• Exercise aim:
For every entry below, give an exact repeat and leave out the pictures.
▽
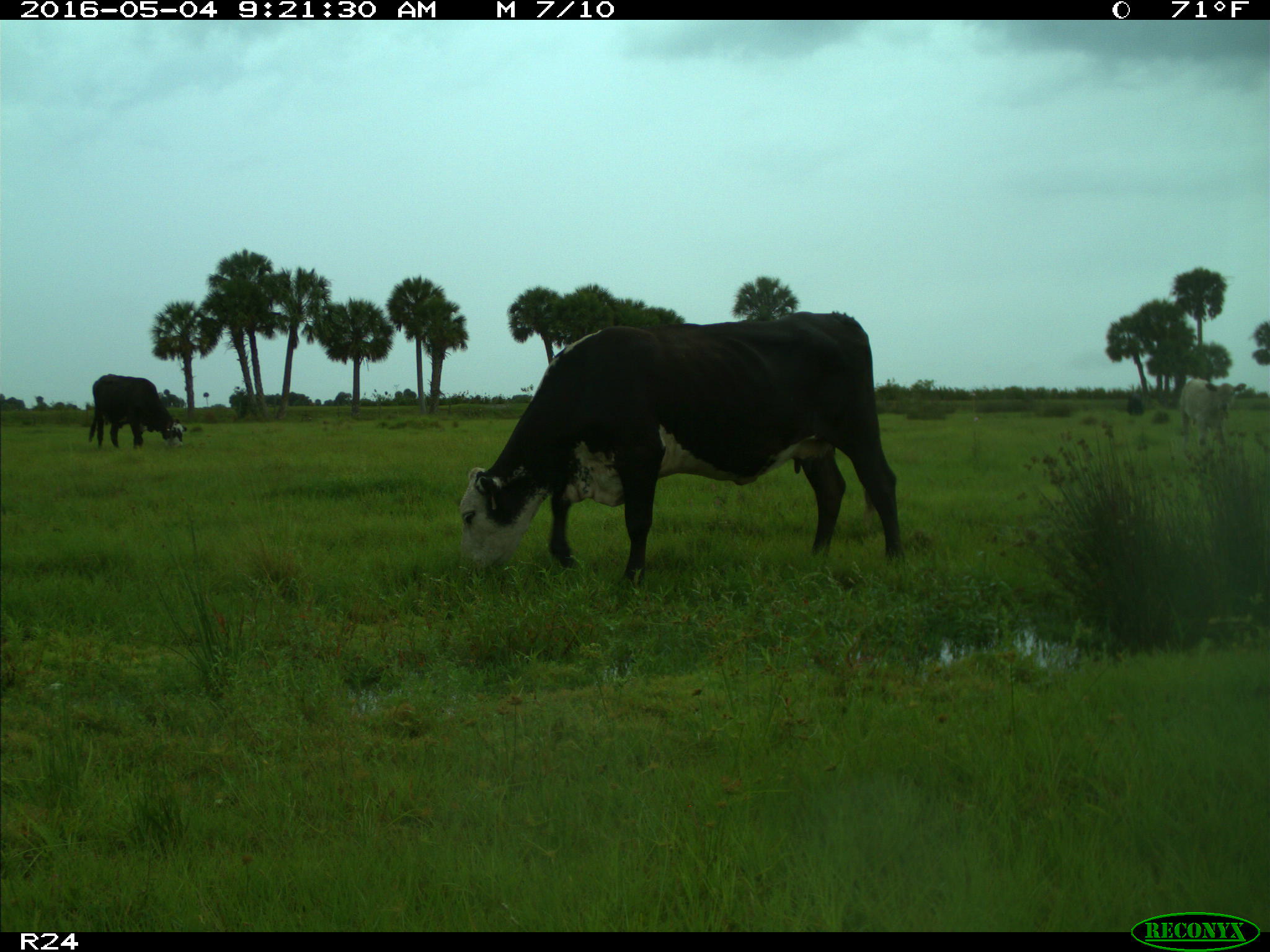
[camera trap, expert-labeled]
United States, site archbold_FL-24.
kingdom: Animalia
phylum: Chordata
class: Mammalia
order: Artiodactyla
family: Bovidae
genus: Bos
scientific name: Bos taurus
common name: domestic cow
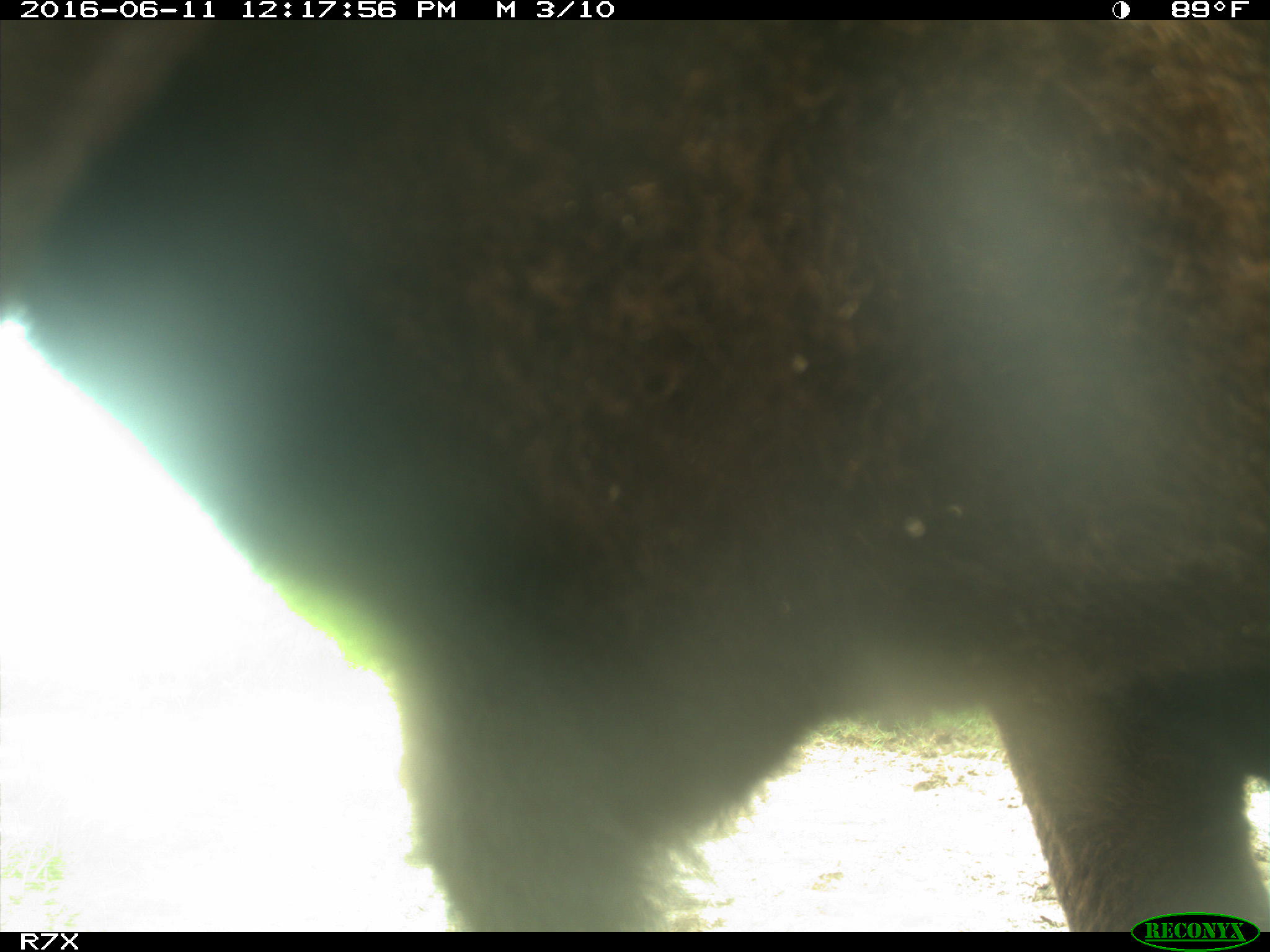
△
• Task answer:
[camera trap, expert-labeled]
United States, site archbold_FL-24.
kingdom: Animalia
phylum: Chordata
class: Mammalia
order: Artiodactyla
family: Bovidae
genus: Bos
scientific name: Bos taurus
common name: domestic cow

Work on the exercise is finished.